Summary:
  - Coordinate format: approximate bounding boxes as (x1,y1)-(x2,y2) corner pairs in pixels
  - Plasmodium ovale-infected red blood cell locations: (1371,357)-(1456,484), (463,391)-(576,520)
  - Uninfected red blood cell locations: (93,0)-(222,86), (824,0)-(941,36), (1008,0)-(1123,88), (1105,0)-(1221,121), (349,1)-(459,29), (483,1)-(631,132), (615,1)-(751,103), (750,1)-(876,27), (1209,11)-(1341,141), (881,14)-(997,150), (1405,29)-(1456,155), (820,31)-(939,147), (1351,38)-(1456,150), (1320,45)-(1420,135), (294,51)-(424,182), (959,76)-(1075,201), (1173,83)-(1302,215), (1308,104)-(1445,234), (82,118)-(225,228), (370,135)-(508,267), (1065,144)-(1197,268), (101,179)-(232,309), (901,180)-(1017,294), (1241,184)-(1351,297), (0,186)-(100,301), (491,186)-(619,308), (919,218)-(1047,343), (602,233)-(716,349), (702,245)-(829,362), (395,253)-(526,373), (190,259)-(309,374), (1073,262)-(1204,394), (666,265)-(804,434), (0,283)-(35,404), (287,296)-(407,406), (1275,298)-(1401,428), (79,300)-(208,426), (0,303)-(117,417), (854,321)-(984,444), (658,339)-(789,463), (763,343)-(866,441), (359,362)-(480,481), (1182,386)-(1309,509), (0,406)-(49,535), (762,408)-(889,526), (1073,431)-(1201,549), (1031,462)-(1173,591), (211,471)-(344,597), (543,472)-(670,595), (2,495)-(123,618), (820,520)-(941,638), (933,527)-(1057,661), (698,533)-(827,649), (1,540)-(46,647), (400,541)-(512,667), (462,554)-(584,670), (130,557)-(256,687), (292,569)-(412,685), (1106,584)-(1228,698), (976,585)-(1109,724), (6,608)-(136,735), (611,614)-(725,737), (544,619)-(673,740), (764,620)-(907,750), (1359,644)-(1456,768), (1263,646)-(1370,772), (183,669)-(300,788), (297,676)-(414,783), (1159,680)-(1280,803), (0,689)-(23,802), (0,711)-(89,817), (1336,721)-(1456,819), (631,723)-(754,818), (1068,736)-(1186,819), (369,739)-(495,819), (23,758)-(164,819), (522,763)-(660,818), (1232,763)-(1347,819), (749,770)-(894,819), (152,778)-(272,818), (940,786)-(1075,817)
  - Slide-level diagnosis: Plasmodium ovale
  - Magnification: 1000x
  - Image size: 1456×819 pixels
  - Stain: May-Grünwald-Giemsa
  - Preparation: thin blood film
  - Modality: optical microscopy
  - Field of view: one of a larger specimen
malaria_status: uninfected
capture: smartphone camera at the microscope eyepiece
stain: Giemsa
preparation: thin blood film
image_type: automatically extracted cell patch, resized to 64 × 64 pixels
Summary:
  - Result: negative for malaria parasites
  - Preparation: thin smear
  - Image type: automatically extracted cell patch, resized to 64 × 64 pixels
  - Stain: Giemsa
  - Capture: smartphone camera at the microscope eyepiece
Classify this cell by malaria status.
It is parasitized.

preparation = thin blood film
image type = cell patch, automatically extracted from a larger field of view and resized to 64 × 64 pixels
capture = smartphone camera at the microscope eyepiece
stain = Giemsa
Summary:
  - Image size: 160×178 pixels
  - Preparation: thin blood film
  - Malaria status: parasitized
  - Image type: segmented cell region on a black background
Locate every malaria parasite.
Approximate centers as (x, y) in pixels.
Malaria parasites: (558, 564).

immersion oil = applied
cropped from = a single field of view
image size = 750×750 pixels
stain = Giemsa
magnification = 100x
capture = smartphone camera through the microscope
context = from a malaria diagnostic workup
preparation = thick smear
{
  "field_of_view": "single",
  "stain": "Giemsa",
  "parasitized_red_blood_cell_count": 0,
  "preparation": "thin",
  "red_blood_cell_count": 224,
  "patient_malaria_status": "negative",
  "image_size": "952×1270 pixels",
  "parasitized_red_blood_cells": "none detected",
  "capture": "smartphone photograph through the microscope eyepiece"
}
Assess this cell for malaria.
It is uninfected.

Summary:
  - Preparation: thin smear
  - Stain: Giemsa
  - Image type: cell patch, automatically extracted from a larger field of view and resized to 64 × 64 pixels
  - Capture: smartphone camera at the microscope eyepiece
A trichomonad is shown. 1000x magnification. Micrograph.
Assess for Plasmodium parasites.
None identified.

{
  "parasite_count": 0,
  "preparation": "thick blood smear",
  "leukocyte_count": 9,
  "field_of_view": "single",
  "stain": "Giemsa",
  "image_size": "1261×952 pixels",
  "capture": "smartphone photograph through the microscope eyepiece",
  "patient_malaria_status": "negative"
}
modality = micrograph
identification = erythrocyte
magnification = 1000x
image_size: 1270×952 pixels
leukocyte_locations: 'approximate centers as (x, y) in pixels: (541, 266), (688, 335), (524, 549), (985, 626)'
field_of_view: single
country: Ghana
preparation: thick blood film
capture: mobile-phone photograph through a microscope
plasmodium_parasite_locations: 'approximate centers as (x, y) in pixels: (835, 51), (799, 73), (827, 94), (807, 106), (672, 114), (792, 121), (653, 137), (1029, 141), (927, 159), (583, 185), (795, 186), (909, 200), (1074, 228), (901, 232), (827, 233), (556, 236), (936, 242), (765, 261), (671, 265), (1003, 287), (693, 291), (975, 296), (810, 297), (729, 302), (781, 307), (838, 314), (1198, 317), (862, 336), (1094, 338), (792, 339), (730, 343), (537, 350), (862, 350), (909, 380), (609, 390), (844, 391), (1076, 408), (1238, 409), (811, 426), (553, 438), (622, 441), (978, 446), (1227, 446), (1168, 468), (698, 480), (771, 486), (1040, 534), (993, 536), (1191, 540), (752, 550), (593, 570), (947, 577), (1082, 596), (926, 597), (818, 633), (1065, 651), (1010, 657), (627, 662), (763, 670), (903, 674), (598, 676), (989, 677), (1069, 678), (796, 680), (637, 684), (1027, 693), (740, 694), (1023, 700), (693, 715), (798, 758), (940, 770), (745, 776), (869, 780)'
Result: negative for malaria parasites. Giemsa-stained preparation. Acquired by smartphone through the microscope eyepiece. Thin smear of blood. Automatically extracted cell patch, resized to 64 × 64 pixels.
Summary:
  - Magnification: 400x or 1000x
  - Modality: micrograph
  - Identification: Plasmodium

:::

§ **What to produce**:
Would you please repeat exactly the lines above, starting at the line with "preparation = thin blood film" and stopping at the line with "magnification = 100x", both included?

§ **Solution to this problem**:
preparation = thin blood film
image type = cell patch, automatically extracted from a larger field of view and resized to 64 × 64 pixels
capture = smartphone camera at the microscope eyepiece
stain = Giemsa
Summary:
  - Image size: 160×178 pixels
  - Preparation: thin blood film
  - Malaria status: parasitized
  - Image type: segmented cell region on a black background
Locate every malaria parasite.
Approximate centers as (x, y) in pixels.
Malaria parasites: (558, 564).

immersion oil = applied
cropped from = a single field of view
image size = 750×750 pixels
stain = Giemsa
magnification = 100x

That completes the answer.